A tela do meio, por sua vez, apresenta o encontro do bem com o mal. A imagem está superpopulada e possui alusão a elementos simbólicos como a maçã, emblema da tentação de Adão e Eva no paraíso. Já há, nessa parcela da imagem, uma menção à vaidade representada pelo pavão. Os seres humanos e animais são ilustrados em posições invertidas demonstrando a desordem do mundo.
A pintura situada à direita representa o inferno e possui inúmeras referências à música. Na imagem, visivelmente sombria e noturna, vemos uma série de seres sendo torturados e devorados por criaturas estranhas. Há fogo, pessoas em sofrimento, vômito, cenas de pesadelo. As ilustrações de Bosch seriam oriundas dos sonhos?

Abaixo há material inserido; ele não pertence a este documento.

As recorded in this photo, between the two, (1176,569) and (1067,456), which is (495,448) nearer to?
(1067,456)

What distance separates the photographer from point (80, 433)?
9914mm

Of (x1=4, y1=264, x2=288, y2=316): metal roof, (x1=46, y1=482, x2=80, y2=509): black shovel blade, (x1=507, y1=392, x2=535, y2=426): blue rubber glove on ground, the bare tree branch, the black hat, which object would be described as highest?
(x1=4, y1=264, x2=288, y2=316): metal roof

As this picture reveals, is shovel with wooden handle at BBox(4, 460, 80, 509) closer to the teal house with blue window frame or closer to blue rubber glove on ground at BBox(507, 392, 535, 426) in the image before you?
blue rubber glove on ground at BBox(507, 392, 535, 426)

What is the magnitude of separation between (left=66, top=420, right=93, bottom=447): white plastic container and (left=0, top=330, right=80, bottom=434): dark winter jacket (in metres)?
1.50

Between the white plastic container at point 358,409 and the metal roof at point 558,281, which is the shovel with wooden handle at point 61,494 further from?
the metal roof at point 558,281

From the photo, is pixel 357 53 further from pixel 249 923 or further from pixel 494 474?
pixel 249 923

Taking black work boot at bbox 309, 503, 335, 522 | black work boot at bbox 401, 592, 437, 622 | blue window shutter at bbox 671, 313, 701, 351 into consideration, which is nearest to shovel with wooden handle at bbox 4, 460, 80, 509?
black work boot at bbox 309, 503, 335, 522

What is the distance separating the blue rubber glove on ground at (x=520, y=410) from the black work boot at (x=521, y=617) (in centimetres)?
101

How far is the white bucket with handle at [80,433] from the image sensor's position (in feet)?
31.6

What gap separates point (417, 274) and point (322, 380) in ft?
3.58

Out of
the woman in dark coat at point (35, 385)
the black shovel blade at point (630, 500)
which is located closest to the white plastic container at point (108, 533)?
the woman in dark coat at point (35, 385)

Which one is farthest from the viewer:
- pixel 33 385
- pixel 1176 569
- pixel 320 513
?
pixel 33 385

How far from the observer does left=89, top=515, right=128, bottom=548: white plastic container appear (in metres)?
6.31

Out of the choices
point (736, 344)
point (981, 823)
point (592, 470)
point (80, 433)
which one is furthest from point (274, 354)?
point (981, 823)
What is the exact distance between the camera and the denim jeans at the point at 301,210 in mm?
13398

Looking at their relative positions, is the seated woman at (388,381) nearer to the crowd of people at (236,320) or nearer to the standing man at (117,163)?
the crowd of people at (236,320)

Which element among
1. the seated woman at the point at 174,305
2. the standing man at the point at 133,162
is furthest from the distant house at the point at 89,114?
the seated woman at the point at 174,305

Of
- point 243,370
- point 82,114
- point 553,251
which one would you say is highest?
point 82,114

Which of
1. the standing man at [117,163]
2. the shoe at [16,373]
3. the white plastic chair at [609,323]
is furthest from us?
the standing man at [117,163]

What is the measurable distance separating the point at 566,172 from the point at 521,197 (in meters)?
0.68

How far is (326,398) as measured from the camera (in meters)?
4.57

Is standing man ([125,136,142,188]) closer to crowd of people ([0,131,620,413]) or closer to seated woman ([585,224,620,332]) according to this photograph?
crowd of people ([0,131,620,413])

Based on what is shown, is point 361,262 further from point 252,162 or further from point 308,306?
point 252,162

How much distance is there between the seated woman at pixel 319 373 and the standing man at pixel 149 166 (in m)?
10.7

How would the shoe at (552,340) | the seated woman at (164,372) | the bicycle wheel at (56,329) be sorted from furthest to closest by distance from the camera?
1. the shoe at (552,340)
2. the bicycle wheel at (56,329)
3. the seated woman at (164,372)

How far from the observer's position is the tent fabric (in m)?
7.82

No painel a direita de O Jardim das Delícias Terrenas muitos críticos julgam que Bosch teria se projetado discretamente numa representação:
Quando fechado, o Jardim das Delícias Terrenas mostra-se uma pintura que representa o terceiro dia da criação do mundo. A ilustração é um globo pintado em tons de cinza com a presença apenas de vegetais e minerais:
O Jardim das Delícias Terrenas foi exibido no palácio de Bruxelas em 1517. Em 1593 foi adquirido pelo rei espanhol Filipe II. A imagem chegou a ser pendurada no seu quarto, no Escorial. O mosteiro reunia ao todo nove obras de Bosch que foram adquiridas por Filipe II, um dos maiores entusiastas da arte do pintor holandês.
Desde 1936 o quadro mais famoso de Bosch encontra-se no Museu do Prado, em Madrid.
2. A Tentação de Santo Antão
A arte de Bosch costuma ser dividida em dois grupos: a tradicional (criada para ocupar conventos, mosteiros, ambientes cristãos de modo geral) e a não tradicional.
As produções não tradicionais apresentavam monges e freiras tendo atitudes repugnantes, o que trazia a tona uma polêmica anticlerical. No entanto, nessas telas com componentes religiosas mais perturbadora também não era possível supor que o pintor pretendesse representar a adoração pagã. Mesmo nos registros onde figuram rituais pagãos Bosh critica tais sacerdotes e excessos ritualistas.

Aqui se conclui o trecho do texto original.